**文档节选:**
= = = =
RocketMQ HA模式master节点文件系统readonly后的一些问题

  • Post author:
  • Post category:其他


前言

最近身边有个朋友问RocketMQ HA模式master节点文件系统readonly产生的一些问题,所以这里从源码角度分析下master节点文件系统readonly分别对broker端存储消息、HA主从同步以及对客户端的影响(源码版本是4.9.1,测试环境中配置的是同步刷盘同步复制)。


一、broker端存储消息

1.写入内存

当master节点文件系统readonly时,此时如果commitlog的最新mappedFile没有被写满数据,那么此时producer发送的数据会被正常写入内存中,但是当最新的mappedFile被写满了,此时会执行创建mappedFile的操作,此时由于文件系统readonly所以无法成功创建,会报出创建mappedFile的异常,所以消息无法写入内存。
= = = =
请将RocketMQ文章中从“当master节点文件系统r”开始、一直到“异常,所以消息无法写入内存。”为止的这一段原样复制下来。 以下条目与上文的RocketMQ文章没有关联。

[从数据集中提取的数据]
= = = =
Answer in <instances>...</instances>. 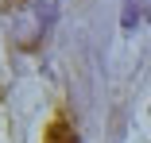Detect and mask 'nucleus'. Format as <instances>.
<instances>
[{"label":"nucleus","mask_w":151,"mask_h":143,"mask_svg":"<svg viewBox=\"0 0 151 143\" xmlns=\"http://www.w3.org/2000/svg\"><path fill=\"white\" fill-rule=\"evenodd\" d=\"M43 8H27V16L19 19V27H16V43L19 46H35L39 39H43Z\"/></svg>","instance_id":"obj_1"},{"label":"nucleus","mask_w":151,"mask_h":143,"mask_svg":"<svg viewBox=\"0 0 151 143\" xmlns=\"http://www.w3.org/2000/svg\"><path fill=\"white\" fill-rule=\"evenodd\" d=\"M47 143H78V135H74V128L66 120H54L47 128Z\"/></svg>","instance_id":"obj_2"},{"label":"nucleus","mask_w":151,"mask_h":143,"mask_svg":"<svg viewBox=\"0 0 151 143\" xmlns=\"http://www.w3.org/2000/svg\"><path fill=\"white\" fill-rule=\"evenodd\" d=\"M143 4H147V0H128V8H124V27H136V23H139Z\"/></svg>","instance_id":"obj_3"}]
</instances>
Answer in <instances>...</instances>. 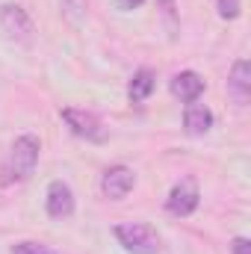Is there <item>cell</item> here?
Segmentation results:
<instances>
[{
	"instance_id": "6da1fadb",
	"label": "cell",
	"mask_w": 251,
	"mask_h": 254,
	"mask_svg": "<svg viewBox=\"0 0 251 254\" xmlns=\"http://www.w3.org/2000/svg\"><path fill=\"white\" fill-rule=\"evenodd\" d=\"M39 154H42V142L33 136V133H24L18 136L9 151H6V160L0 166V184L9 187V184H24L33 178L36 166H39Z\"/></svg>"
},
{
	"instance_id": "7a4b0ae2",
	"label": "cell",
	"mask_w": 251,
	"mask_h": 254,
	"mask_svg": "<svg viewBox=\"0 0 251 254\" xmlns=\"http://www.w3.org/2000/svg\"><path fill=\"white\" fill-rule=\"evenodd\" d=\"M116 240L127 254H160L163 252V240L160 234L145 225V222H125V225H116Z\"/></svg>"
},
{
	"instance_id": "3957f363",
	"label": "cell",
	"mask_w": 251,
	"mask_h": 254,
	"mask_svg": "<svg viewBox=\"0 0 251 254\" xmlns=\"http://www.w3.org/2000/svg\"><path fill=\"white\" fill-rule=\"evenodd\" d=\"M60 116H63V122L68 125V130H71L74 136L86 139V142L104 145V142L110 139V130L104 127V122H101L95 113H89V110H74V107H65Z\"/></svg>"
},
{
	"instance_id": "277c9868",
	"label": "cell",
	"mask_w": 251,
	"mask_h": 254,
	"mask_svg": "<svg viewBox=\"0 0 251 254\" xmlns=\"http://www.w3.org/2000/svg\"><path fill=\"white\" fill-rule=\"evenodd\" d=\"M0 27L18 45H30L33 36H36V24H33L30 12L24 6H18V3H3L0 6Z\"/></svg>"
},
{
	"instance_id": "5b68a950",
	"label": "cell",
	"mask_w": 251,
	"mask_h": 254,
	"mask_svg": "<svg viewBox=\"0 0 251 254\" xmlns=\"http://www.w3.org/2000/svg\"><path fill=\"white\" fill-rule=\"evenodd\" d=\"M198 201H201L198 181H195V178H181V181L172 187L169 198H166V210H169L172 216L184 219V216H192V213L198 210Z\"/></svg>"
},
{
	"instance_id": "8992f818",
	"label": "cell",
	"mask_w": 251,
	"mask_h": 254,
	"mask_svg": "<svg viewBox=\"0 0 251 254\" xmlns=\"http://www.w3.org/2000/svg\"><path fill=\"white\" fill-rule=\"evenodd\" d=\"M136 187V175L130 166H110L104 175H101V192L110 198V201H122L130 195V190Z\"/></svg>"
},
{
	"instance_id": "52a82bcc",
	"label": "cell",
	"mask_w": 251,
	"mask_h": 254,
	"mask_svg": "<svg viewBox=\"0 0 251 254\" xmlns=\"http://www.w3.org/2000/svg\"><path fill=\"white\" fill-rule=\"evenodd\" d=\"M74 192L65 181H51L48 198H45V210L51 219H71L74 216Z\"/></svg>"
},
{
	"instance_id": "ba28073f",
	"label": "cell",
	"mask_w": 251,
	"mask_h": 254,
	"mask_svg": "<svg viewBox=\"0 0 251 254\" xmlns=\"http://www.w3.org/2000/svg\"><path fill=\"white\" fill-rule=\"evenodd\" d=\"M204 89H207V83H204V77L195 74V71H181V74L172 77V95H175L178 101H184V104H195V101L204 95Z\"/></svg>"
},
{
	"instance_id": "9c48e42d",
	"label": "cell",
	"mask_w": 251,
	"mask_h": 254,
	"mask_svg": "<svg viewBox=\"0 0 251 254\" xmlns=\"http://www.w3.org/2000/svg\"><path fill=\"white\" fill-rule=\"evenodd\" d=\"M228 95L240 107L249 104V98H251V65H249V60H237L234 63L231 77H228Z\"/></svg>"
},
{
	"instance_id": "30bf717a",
= = = =
**参考答案:**
当master节点文件系统readonly时,此时如果commitlog的最新mappedFile没有被写满数据,那么此时producer发送的数据会被正常写入内存中,但是当最新的mappedFile被写满了,此时会执行创建mappedFile的操作,此时由于文件系统readonly所以无法成功创建,会报出创建mappedFile的异常,所以消息无法写入内存。